Set problem: Put everything below, from the row containing "Based on the" down to the last row, into a two-column CSV headed row_text and answer, with one line for each row and each value in a single quoted field whose line breaks are replaced by spaces. Leave the pictures out.

Exercise material:
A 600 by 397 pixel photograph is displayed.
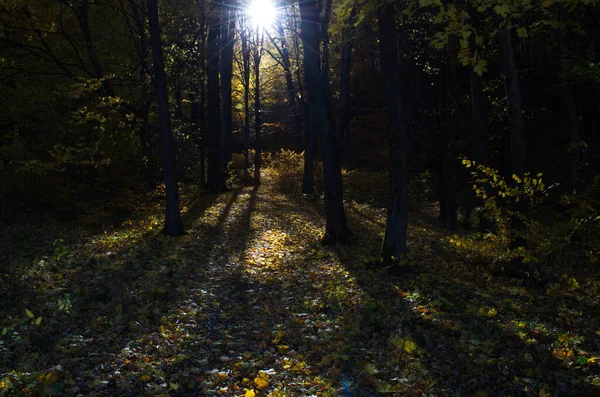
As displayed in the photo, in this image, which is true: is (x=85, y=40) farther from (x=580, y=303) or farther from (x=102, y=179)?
(x=580, y=303)

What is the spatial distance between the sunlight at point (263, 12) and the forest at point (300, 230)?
4.8 inches

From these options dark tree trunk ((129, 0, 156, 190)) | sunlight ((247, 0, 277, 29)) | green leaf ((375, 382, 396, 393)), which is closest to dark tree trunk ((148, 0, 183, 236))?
dark tree trunk ((129, 0, 156, 190))

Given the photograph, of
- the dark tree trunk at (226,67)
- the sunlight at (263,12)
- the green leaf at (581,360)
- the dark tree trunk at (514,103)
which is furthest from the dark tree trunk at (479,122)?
the sunlight at (263,12)

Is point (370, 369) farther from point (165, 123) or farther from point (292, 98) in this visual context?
point (292, 98)

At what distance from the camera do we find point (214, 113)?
21078 millimetres

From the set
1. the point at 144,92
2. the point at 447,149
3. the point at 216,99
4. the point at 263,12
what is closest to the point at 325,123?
the point at 447,149

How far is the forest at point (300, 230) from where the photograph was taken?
4922 millimetres

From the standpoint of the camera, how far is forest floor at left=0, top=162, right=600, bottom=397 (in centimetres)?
455

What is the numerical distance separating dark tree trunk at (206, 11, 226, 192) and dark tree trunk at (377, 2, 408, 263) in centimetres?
1367

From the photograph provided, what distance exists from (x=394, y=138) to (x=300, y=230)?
6478 mm

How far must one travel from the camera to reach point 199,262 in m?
10.3

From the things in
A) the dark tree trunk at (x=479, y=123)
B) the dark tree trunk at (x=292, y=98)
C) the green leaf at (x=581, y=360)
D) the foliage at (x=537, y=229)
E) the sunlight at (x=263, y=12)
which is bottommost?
the green leaf at (x=581, y=360)

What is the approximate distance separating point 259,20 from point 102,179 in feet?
46.3

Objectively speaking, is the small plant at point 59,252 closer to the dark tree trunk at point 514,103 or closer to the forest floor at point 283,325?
the forest floor at point 283,325
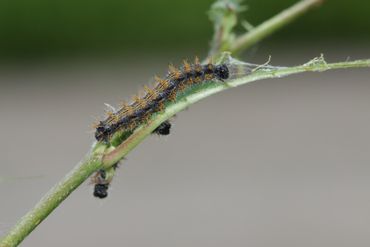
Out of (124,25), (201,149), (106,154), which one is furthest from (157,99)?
(124,25)

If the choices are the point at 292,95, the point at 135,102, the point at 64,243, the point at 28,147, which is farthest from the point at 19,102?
the point at 135,102

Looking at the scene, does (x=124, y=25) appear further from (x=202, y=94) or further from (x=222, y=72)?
(x=202, y=94)

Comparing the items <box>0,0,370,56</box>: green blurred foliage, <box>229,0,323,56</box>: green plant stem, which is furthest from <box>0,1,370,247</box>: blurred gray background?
<box>229,0,323,56</box>: green plant stem

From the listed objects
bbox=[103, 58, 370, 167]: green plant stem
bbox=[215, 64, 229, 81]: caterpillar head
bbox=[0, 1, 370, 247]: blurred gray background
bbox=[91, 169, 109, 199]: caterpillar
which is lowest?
bbox=[91, 169, 109, 199]: caterpillar

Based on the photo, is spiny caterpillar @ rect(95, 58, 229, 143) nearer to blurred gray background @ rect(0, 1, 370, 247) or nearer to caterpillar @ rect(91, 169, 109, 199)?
caterpillar @ rect(91, 169, 109, 199)

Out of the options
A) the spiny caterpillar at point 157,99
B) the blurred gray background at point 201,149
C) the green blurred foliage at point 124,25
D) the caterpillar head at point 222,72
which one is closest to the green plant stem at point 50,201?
the spiny caterpillar at point 157,99

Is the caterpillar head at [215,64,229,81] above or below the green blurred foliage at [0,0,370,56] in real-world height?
below

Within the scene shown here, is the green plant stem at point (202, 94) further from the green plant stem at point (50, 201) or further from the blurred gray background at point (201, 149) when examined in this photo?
the blurred gray background at point (201, 149)
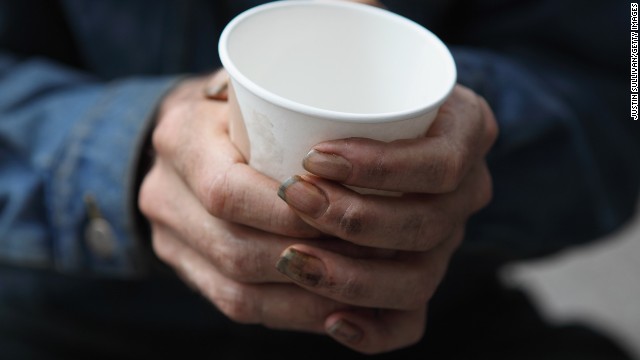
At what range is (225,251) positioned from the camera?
0.47m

The solution:
row_text,answer
"Based on the photo, is spiny caterpillar @ rect(95, 58, 229, 143) nearer to blurred gray background @ rect(0, 1, 370, 247) or nearer to caterpillar @ rect(91, 169, 109, 199)?","caterpillar @ rect(91, 169, 109, 199)"
"Out of the options A) the spiny caterpillar at point 157,99 B) the blurred gray background at point 201,149 C) the green blurred foliage at point 124,25 D) the caterpillar head at point 222,72 which one is closest to the green plant stem at point 50,201?","the spiny caterpillar at point 157,99"
"Is the caterpillar head at [215,64,229,81] above or below the green blurred foliage at [0,0,370,56] in real-world height?","below"
"Within the scene shown here, is the green plant stem at point (202, 94) further from the green plant stem at point (50, 201) or further from the blurred gray background at point (201, 149) when examined in this photo?","the blurred gray background at point (201, 149)"
"At what range is (225,251) positioned from the camera?","0.47m"